- Winchester Township, Minnesota Location within the state of Minnesota Winchester Township, Minnesota Winchester Township, Minnesota (the United States)
- Coordinates: 47°11′34″N 96°29′23″W﻿ / ﻿47.19278°N 96.48972°W
- Country: United States
- State: Minnesota
- County: Norman

Area
- • Total: 35.9 sq mi (93.1 km^{2})
- • Land: 35.9 sq mi (93.1 km^{2})
- • Water: 0 sq mi (0.0 km^{2})
- Elevation: 906 ft (276 m)

Population (2000)
- • Total: 74
- • Density: 2.1/sq mi (0.8/km^{2})
- Time zone: UTC-6 (Central (CST))
- • Summer (DST): UTC-5 (CDT)
- FIPS code: 27-70762
- GNIS feature ID: 0666012

= Winchester Township, Norman County, Minnesota =

Winchester Township is a township in Norman County, Minnesota, United States. The population was 74 at the 2000 census.

Winchester Township was organized in 1854, and named after Winchester, Iowa.

==Geography==
According to the United States Census Bureau, the township has a total area of 36.0 square miles (93.1 km^{2}), all land.

==Demographics==
As of the census of 2000, there were 74 people, 28 households, and 21 families residing in the township. The population density was 2.1 people per square mile (0.8/km^{2}). There were 31 housing units at an average density of 0.9/sq mi (0.3/km^{2}). The racial makeup of the township was 91.89% White, 4.05% African American, and 4.05% from two or more races. Hispanic or Latino of any race were 2.70% of the population.
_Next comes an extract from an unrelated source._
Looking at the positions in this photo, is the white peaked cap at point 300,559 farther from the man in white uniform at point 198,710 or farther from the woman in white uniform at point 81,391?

There were 28 households, out of which 32.1% had children under the age of 18 living with them, 60.7% were married couples living together, 10.7% had a female householder with no husband present, and 25.0% were non-families. 21.4% of all households were made up of individuals, and 10.7% had someone living alone who was 65 years of age or older. The average household size was 2.64 and the average family size was 3.10.

In the township the population was spread out, with 27.0% under the age of 18, 12.2% from 18 to 24, 24.3% from 25 to 44, 27.0% from 45 to 64, and 9.5% who were 65 years of age or older. The median age was 35 years. For every 100 females, there were 131.3 males. For every 100 females age 18 and over, there were 134.8 males.

The median income for a household in the township was $18,750, and the median income for a family was $23,750. Males had a median income of $13,438 versus $16,875 for females. The per capita income for the township was $9,306. There were 25.0% of families and 27.0% of the population living below the poverty line, including no under eighteens and 20.0% of those over 64.